Submitted by jhartgen@abi.org on

While there was no single point of failure, undisciplined acquisitions, ad hoc and expensive compensation schemes, and financial mismanagement coalesced to bring the firm’s ruin, several former shareholders say. LeClairRyan’s demise — one of several firm failures in the last decade — is as much a story about a single firm as it is a warning to others in a softening economy, according to an ABA Journal report. Founded in 1988 by two former Hunton & Williams corporate lawyers, Gary LeClair and Dennis Ryan, LeClairRyan started as a regional business firm in Virginia. The firm initially focused on venture capital clients and got by on credit card advances. Throughout the 1990s, the firm grew slowly and was seen as a solid regional player.
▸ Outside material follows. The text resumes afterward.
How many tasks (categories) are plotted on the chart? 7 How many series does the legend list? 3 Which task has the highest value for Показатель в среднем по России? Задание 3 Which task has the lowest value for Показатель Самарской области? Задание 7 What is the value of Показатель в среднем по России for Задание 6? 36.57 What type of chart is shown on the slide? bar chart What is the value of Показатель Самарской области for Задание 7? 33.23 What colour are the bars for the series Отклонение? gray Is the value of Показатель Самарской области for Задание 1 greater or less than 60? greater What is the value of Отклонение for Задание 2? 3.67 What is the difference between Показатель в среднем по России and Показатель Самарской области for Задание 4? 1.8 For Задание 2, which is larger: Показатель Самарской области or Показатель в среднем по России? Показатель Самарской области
Then the dot-com bust came at the turn of the century, and things began to change. As former litigation shareholder at LeClairRyan John Fitzpatrick recalls, Gary LeClair began to shift strategy and wanted to run the firm like a corporation. The new corporate-like structure was top-heavy, expensive and populated with people not billing enough to justify their salaries. As economic tumult continued to increase behind the scenes, a public employment and gender discrimination lawsuit against the firm turned into a portentous preview of LeClairRyan’s pending collapse. In January 2016, firm shareholder Michele Burke Craddock filed a discrimination lawsuit in the U.S. District Court for the Eastern District of Virginia alleging LeClairRyan paid male shareholders more than her even though she generated far more billable hours. Hidden in the case’s documents was a revelation about the firm’s financial health. According to the arbitration decision, the firm admitted that it had to cut Craddock’s compensation because it couldn’t afford not to. Revealing that it had missed budget for the first time in its history in 2011 — and again in 2012, 2013 and 2014 — the firm cut many shareholders’ compensation, leading to departures. The decision noted that LeClairRyan “pointed to the untenable results of its automatic ‘raise culture’ years and the need to reconsider its practices.”